Exercise aim -
From the text on IRA creditor protection, output verbatim the passage from "Examples of Protection" up to and including "all IRA accounts.".

Exercise text -
----

ERISA and Rollover IRAs

The Employee Retirement Income Security Act, known as ERISA, is a federal law that protects retirement assets from pursuit and attachment by creditors, including judgments, liens or other actions a judge may take in a lawsuit. The only exception is that the act does not provide protection against suits by former spouses or the IRS. IRAs rolled over from ERISA-protected accounts do typically enjoy similar protection, but not always.

Company-originated and Personal IRAs

Varying state laws provide protection levels that range from minimal IRA asset protection from lawsuit judgments and creditors to complete shielding from all such claims. States also may differentiate on the level of protection allowed based on whether the IRA is employer-sponsored or opened by the individual. Employer-originated IRAs include Simplified Employee Plan IRAs and Savings Incentive Match Plan for Employees IRAs. Traditional IRAs and Roth IRAs are examples of personal IRAs. Where states differentiate, SEPs and SIMPLEs typically enjoy stronger protection than personal IRAs.

Examples of Protection Levels

In some states your IRA could be garnished. When you lose a lawsuit and do not appear to have available assets or insurance to pay the assessment, some states will factor in your IRAs when calculating your ability to pay. The judge then considers what is owed and what is available from which sources in making the final determination. In some states the courts consider a number of factors to determine whether any or all of the IRA should be exempted. Other states automatically shield IRA assets up to a specified amount. Still others provide unlimited protection to all IRA accounts.

IRA Protection in Bankruptcy

The Bankruptcy Abuse Prevention and Consumer Protection Act of 2005 clarified and strengthened the laws governing IRAs and the level of protection from all creditors in bankruptcy. If a lawsuit against you results in a huge judgment, you have a sizable IRA and you reside in a state that provides IRA assets with minimal creditor protection, bankruptcy may be a viable option. If neither you nor your attorney can come up with suitable alternatives to settle your judgment, bankruptcy would protect IRA assets up to $1 million from creditors.

----

Extracted entries -
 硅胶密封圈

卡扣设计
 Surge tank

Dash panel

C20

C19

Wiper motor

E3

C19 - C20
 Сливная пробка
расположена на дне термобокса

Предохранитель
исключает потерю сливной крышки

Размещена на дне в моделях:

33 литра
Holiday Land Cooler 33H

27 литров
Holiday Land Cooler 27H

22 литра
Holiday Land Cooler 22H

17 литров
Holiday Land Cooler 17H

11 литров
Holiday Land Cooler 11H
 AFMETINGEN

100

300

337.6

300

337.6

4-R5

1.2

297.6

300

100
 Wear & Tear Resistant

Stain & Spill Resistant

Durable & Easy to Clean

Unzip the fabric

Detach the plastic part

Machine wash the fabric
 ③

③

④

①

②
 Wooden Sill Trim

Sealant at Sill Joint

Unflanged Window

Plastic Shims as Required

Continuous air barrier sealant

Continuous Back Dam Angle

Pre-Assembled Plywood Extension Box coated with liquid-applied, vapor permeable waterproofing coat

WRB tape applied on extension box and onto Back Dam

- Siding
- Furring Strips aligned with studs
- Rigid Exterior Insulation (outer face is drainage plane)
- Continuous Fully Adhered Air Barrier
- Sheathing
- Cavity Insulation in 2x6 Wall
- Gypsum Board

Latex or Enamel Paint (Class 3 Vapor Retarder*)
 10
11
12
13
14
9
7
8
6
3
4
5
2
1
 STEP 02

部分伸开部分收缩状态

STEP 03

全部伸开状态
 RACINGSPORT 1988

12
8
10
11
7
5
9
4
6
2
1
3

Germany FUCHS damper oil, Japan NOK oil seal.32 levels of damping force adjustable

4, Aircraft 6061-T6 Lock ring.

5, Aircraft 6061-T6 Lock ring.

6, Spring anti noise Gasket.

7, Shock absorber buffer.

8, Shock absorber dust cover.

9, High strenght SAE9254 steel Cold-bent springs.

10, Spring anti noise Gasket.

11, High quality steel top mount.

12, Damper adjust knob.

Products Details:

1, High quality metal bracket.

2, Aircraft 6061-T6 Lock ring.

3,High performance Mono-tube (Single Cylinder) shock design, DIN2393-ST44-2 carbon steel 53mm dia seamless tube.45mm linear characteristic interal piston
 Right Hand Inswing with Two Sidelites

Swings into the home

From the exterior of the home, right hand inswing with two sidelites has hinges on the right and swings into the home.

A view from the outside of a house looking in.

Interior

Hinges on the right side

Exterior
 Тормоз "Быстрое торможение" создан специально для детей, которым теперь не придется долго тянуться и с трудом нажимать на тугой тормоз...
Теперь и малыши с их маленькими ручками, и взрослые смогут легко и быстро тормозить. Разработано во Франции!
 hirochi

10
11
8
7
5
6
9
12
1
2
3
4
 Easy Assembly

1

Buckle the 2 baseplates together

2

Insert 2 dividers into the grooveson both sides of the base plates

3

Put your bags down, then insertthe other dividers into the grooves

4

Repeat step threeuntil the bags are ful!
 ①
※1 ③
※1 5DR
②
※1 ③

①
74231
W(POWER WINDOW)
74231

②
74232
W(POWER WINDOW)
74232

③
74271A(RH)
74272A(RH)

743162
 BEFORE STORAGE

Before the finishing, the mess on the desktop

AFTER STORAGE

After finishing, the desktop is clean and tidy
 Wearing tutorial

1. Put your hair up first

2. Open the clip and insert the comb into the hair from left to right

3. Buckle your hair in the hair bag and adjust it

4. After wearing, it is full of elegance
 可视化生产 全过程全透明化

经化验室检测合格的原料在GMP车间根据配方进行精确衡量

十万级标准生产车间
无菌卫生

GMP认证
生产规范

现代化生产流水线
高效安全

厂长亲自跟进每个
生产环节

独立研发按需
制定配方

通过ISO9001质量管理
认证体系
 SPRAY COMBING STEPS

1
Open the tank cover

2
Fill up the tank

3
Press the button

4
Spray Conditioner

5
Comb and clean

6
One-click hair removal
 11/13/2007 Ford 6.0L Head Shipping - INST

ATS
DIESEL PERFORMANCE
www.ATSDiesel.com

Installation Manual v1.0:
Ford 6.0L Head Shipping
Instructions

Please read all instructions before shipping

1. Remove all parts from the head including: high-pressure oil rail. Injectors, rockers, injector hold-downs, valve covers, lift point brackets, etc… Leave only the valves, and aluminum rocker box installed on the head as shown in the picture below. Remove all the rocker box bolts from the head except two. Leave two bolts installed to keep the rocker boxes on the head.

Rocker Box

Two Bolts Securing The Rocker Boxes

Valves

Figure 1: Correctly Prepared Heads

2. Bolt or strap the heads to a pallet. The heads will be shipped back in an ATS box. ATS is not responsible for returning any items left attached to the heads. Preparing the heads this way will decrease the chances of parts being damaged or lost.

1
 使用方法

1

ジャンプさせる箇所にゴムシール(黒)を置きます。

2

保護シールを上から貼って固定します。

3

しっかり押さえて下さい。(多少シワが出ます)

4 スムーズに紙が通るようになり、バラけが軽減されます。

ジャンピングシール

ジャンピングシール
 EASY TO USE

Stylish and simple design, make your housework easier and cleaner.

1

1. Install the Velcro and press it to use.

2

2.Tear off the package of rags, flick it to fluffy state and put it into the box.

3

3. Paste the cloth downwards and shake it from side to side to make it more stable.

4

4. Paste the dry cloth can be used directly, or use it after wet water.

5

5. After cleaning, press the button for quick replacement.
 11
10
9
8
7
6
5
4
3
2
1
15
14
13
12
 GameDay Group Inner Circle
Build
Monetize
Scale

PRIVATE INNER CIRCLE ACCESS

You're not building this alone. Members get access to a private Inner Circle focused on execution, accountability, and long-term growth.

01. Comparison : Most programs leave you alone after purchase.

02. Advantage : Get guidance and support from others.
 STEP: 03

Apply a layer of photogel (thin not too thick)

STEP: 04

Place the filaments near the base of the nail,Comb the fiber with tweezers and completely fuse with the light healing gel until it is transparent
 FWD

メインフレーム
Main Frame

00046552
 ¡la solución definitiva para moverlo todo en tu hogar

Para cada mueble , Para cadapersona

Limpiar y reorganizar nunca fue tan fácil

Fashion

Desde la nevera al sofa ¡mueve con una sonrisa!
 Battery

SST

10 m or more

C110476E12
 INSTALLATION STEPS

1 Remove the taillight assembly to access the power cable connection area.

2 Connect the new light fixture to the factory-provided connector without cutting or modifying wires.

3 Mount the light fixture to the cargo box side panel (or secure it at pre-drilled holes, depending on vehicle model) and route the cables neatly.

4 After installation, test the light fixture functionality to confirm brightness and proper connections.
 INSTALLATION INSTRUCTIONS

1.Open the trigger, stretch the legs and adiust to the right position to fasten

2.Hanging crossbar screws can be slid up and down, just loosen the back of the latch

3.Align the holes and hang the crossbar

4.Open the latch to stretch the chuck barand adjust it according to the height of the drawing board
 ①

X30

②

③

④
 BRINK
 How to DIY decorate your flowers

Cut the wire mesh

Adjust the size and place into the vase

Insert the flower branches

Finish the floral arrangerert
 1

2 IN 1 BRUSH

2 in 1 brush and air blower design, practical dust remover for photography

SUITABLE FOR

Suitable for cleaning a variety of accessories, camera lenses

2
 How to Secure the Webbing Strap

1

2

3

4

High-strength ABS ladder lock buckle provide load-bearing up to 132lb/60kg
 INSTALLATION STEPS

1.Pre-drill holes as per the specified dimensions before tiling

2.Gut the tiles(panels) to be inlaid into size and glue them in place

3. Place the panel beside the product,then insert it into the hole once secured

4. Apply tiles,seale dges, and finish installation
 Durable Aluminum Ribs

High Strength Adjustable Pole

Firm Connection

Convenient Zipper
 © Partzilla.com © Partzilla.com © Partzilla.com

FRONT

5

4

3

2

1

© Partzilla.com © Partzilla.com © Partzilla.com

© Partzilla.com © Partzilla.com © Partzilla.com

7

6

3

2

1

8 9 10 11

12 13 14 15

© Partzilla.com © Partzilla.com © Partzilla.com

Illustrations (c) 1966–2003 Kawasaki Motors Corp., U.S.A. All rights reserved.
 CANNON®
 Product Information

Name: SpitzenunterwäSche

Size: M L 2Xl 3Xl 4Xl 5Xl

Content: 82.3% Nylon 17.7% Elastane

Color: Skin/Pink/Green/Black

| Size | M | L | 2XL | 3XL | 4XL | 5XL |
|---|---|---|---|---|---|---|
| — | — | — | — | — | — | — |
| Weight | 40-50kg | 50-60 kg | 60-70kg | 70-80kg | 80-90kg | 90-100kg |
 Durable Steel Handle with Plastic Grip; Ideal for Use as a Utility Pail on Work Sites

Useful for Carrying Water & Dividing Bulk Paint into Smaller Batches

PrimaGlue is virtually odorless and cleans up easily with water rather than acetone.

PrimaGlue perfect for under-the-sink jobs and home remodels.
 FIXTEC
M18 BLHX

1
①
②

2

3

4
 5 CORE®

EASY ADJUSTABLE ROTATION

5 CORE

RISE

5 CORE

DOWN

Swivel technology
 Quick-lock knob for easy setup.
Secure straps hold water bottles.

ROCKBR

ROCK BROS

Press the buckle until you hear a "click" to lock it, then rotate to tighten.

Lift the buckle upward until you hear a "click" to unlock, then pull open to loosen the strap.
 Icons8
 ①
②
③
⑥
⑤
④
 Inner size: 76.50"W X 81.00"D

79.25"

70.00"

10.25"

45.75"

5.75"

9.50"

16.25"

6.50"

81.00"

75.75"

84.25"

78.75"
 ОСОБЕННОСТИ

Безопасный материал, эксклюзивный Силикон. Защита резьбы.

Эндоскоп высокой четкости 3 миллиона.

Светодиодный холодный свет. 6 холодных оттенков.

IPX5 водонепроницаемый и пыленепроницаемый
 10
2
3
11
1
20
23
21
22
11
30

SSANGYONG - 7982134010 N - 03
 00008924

----

Answer area -
Examples of Protection Levels

In some states your IRA could be garnished. When you lose a lawsuit and do not appear to have available assets or insurance to pay the assessment, some states will factor in your IRAs when calculating your ability to pay. The judge then considers what is owed and what is available from which sources in making the final determination. In some states the courts consider a number of factors to determine whether any or all of the IRA should be exempted. Other states automatically shield IRA assets up to a specified amount. Still others provide unlimited protection to all IRA accounts.